Source records:
BEGIN

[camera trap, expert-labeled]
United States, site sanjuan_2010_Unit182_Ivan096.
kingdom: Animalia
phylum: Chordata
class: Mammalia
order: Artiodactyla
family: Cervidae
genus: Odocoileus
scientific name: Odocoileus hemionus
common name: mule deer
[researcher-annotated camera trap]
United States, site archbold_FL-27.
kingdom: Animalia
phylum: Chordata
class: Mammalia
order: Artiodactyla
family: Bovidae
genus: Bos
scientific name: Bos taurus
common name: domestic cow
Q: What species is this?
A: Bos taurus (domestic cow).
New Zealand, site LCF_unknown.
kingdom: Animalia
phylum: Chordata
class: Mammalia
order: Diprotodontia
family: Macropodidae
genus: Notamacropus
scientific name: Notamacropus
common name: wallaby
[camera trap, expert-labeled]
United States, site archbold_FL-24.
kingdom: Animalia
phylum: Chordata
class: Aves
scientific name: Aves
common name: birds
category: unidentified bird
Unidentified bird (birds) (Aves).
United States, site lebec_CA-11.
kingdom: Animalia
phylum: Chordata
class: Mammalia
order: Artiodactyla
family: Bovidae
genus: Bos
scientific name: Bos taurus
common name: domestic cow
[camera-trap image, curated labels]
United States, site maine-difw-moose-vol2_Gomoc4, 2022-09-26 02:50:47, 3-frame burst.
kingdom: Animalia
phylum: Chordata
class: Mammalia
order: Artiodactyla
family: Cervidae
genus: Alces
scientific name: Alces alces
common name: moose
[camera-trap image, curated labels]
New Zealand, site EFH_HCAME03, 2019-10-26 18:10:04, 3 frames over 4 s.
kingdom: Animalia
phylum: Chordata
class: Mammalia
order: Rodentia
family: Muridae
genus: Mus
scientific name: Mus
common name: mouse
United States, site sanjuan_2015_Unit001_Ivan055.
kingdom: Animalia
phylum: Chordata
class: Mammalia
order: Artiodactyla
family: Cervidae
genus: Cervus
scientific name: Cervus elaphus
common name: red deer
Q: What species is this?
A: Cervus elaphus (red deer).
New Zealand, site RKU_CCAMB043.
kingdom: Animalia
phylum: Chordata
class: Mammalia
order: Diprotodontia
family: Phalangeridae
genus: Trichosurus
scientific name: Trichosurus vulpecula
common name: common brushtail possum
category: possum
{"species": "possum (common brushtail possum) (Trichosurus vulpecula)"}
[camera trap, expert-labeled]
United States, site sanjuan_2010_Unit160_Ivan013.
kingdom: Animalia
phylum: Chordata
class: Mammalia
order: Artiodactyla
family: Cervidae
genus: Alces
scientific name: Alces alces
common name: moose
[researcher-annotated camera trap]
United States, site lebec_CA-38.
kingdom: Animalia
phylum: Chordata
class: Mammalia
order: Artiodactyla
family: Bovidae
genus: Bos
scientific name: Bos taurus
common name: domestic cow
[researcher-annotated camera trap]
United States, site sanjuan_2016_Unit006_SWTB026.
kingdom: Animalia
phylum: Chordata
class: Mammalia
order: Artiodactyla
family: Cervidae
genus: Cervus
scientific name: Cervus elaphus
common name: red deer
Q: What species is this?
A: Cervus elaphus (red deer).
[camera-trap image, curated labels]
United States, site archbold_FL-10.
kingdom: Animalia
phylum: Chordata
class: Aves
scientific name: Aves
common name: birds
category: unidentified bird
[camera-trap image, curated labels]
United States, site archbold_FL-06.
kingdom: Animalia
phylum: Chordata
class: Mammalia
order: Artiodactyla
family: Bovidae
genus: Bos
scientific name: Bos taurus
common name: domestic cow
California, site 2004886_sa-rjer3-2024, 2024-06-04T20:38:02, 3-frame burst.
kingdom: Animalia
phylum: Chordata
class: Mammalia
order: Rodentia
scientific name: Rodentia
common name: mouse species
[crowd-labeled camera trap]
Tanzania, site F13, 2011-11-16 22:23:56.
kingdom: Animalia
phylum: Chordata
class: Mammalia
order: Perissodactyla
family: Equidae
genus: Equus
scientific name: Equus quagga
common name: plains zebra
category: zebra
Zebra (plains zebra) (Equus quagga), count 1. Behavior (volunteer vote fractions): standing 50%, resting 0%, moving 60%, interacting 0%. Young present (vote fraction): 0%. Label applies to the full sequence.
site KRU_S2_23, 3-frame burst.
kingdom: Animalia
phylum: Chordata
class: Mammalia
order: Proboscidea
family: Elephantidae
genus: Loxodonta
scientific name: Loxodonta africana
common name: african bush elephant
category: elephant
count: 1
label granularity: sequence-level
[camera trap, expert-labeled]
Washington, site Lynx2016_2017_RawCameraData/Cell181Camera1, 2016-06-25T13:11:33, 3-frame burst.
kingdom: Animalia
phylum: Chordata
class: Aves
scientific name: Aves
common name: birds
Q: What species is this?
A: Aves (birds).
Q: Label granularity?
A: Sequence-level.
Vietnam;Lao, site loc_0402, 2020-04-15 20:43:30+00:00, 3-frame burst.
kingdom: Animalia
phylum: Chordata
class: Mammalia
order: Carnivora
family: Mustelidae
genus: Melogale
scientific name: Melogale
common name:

END

• Directions
Above are the records. Print exactly, and only, the lines from the line with "United States, site archbold_FL-27." to the line with "A: Bos taurus (domestic cow).", both inclusive.

• Task output
United States, site archbold_FL-27.
kingdom: Animalia
phylum: Chordata
class: Mammalia
order: Artiodactyla
family: Bovidae
genus: Bos
scientific name: Bos taurus
common name: domestic cow
Q: What species is this?
A: Bos taurus (domestic cow).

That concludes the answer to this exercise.